Intersect, Except, Union, All and Any

  • Sorry, it was a bit drastic to say it always gives better performance, I should have said normally gives same performance or better. In the example case of the article I got a 75 % reduction in query time. In my experience the EXISTS scales better than NOT IN when there are many rows in the NOT IN / EXISTS table. For production environments EXISTS is a safer solution than NOT IN. In my opinion. 🙂

    Johan

  • Dear David,

    Thanks for detailed explanation – I use your article as reference for all these topics. Unfortunately unlike your conclusion for EXPECT case I found situation where NOT IN gives dramatically worst performance:

    I try to compare local and remote table. For both cases EXCEPT and LEFT JOIN it gives roughly the same performance. See here:

    [EXCEPT]

    SELECT ac.Article_Code

    FROM relAC ac

    EXCEPT

    SELECT Code

    FROM [SRV-DCI-PRAHA].[DCI].[dciowner].Products

    [font="Courier New"]

    Local table: Scanning a clustered index, entirely or only a range.

    Remote Table: Send a SQL query to another than the current SQL Server.

    Remote Table: Compute new values from existing values in a row.

    Both: Match rows from two suitably sorted input tables exploiting their sort order.[/font]

    Cost = 48,5442

    SELECT ac.Article_Code

    FROM relAC AS ac

    LEFT JOIN [SRV-DCI-PRAHA].[DCI].[dciowner].Products AS pr

    ON ac.Article_Code = pr.Code

    WHERE pr.Code IS NULL

    [font="Courier New"]

    Local table: Scanning a clustered index, entirely or only a range.

    Remote Table: Send a SQL query to another than the current SQL Server.

    Remote Table: Compute new values from existing values in a row.

    Both: Match rows from two suitably sorted input tables exploiting their sort order

    Both: Restricting the set of rows based on a predicate.[/font]

    Cost = 48,6391

    [NOT IN]

    Unfortunately using of NOT IN generates local temporary table for better performance for rewinds and generate Nested Loops for each row of local table for comparison of each row in temporary table. These loops dramatically impair performance of actual query. See Execution Plan here:

    SELECT ac.Article_Code

    FROM relAC ac

    WHERE ac.Article_Code NOT IN (

    SELECT Code

    FROM [SRV-DCI-PRAHA].[DCI].[dciowner].Products

    [font="Courier New"]

    Local table: Scanning a clustered index, entirely or only a range.

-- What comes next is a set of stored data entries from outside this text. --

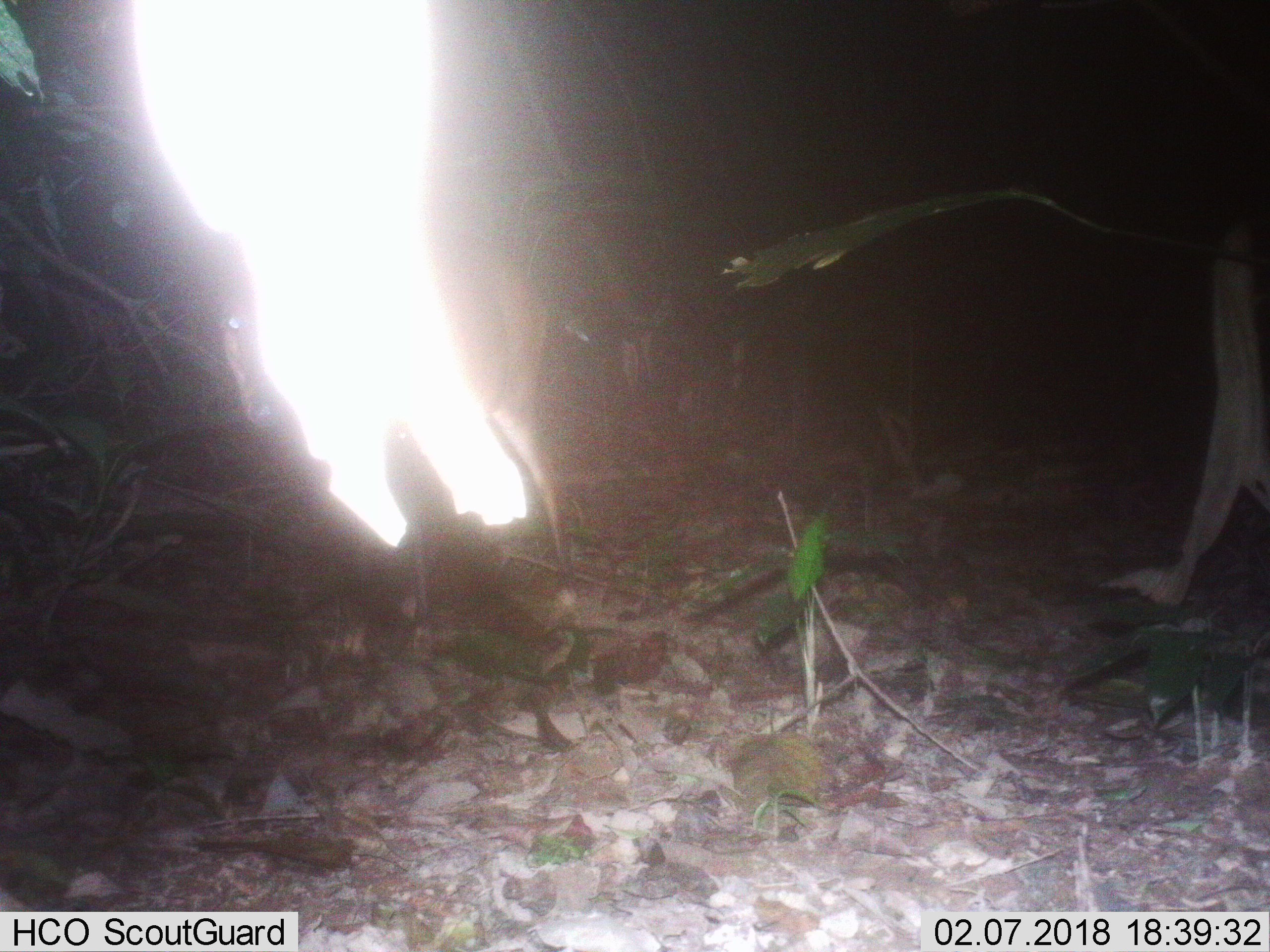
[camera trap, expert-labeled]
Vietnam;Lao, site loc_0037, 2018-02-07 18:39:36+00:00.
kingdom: Animalia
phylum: Chordata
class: Mammalia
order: Artiodactyla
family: Cervidae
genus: Muntiacus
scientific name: Muntiacus vuquangensis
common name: large-antlered muntjac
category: large antlered muntjac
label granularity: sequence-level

    Remote Table: Send a SQL query to another than the current SQL Server.

    Remote Table: Compute new values from existing values in a row.[/font]

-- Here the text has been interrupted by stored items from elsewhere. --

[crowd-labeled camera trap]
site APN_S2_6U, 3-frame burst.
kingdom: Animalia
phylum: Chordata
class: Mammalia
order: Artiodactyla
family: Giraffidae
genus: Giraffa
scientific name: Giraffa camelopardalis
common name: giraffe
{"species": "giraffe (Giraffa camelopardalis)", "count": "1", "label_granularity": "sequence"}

    [font="Courier New"]Remote Table: Stores the data from the input into a temporary table in order to optimize rewinds.

    Both: For each row in the top (outer) input, scan the bottom (inner) input, and output matching rows.[/font]

    Cost = 77826,3!!

    Petr

    __________________________________
    Standing on the shoulders of giants ...

  • Thanks for the feedback. I haven't tried it with a linked server query.

    Where possible I base my articles and experiments on the sample databases Adventureworks, Northwind or Pubs simply because they provide a consistent base for people to peer review what I am doing.

    One of the most important scientific practises is to put up, not only the results but also the experiment itself up for review. It is quite easy to devise a flawed experiment and put too much store in a set of results produced by that experiment.

    What I attempt to do with my articles is put up a good solid starting point for a discussion. I've learnt some valuable lessons from the feedback given which means that (hopefully) I'm getting as much out of the articles as I hope I am giving.

  • How do we calculate the overall query cost? i.e .05... will it be shown in the Exec plan itself

  • Recently I ran into the difference between UNION and UNION ALL. Pity you don't mention that.

    I encountered that a query result of (say) 300 records UNION'd with a query result of zero records could end up in an overall result set of less than 300 records!

    After some googling and stuff I found out that the function UNION in fact also performs a GROUP BY on all fields. In other words: There will no longer be duplicate records in the end result set. If the duplicates are the result of the UNION or not doesn't matter.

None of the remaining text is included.